First, Katsumi Fukasawa, the leader of the project, explained the objects and the procedure of this project to other members. The objects of this project are (1) to examine the problem of the religious “otherness” from the viewpoint of coexistence, acceptance and syncretism, as well as that of opposition, exclusion and conflict (2) to reconstruct the spiritual worlds of various religious groups in history, to avoid reducing religion to a superficial agent or representative of political ideologies, and by analyzing a religious belief in itself (3) to revaluate esotericism as an intellectual attempt to overcome religious conflicts and to return to a universal archetype of religion (4) and, on top of the above (1)-(3), to understand both processes of sociological acceptance/exclusion and those of intellectual strife/reconciliation between different religious groups.
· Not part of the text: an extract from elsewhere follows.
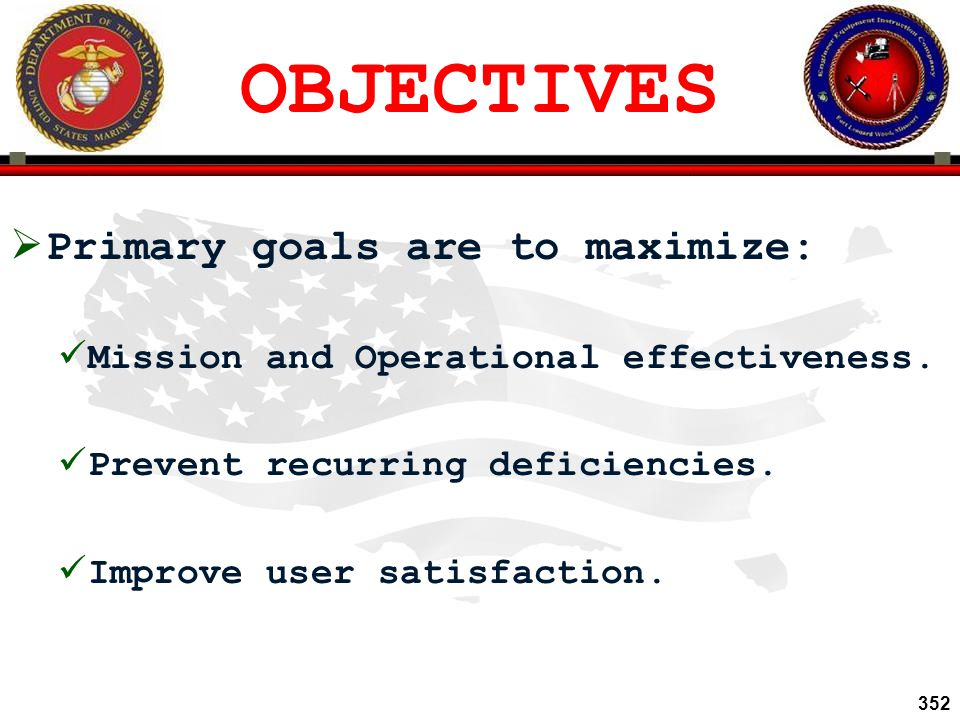 OBJECTIVES Primary goals are to maximize:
Following the above, Fukasawa proposed the procedure of this research project, which was agreed to by the meeting. (1) in 2009 two research meetings will be held, and a website of this project will be prepared; (2) in 2010 and 2011 several workshops will be held, where outside researchers will be invited to join; (3) in the final year of 2012, an international symposium will be organized, after which a collection of essays, written in English and other European languages, will be published to conclude this project.

Second, each member gave the outline of his/her plan of research for this project. Hiromi Saito cited issues on the co-existence of religious groups in medieval Venice by making a survey of the recent historiography. Sugiko Nishikawa, after pointing out the fact that the Act of toleration in England after the Glorious Revolution actually promoted confessionalisation of state and society, expressed her interest in the occasional conformity which was devised as a partial solution to that problem. Yutaka Horii, a historian of the Ottoman Empire, argued the possibilities of such topics as (a) relationship between Ulama and ??f?, (b) mode of existence of the Dhimm? within the empire, (c) conditions under which foreigners lived. Shunsuke Katsuta, after confirming the importance of the religious divide between Protestants and Catholics in the modern history of Ireland, pointed out the worsening relationship between them in the 1830s. Toshiyuki Chiba, directing his attention to the issues of religious conflict and reconciliation in the colonial movements in medieval Europe, suggested the possibility of a new approach by using records of provincial convocations and bishops’ visitations. Makoto Kato, showing cases of such religious minorities in south-western France in the medieval period as Cathares, Jews, lepers and cagots (a kind of discriminated people), reconsidered the importance of sources of the Inquisition. Hiroshi Miyano, focusing on the internal divide in the Orthodox Church in early modern Russia, expressed his intention to study the significance of the conflict between the Russian Orthodox Church and the Orthodox Church of Mount Athos and Constantinople. Taihei Yamamoto manifested his intention of studying the conciliating and eclectic tendencies of the Family of Love, a secret society in seventeenth-century Netherlands, which could be regarded as an attempt of returning to a universal religious principle. Masanori Sakano, specialising in the foreign missionary of seventeenth-and eighteenth-century France, indicated a possibility of analysing the relationship between various missionary bodies and the religious ‘other’ in Pondicherry.

Each of the above plans of research was accompanied with vivid discussion, which was beneficial to deepen mutual understanding. It was also agreed, on the proposal by Sugiko Nishikawa, that an invitation would be made to Graeme Murdock, a lecturer of Trinity College Dublin for research seminars of this research project.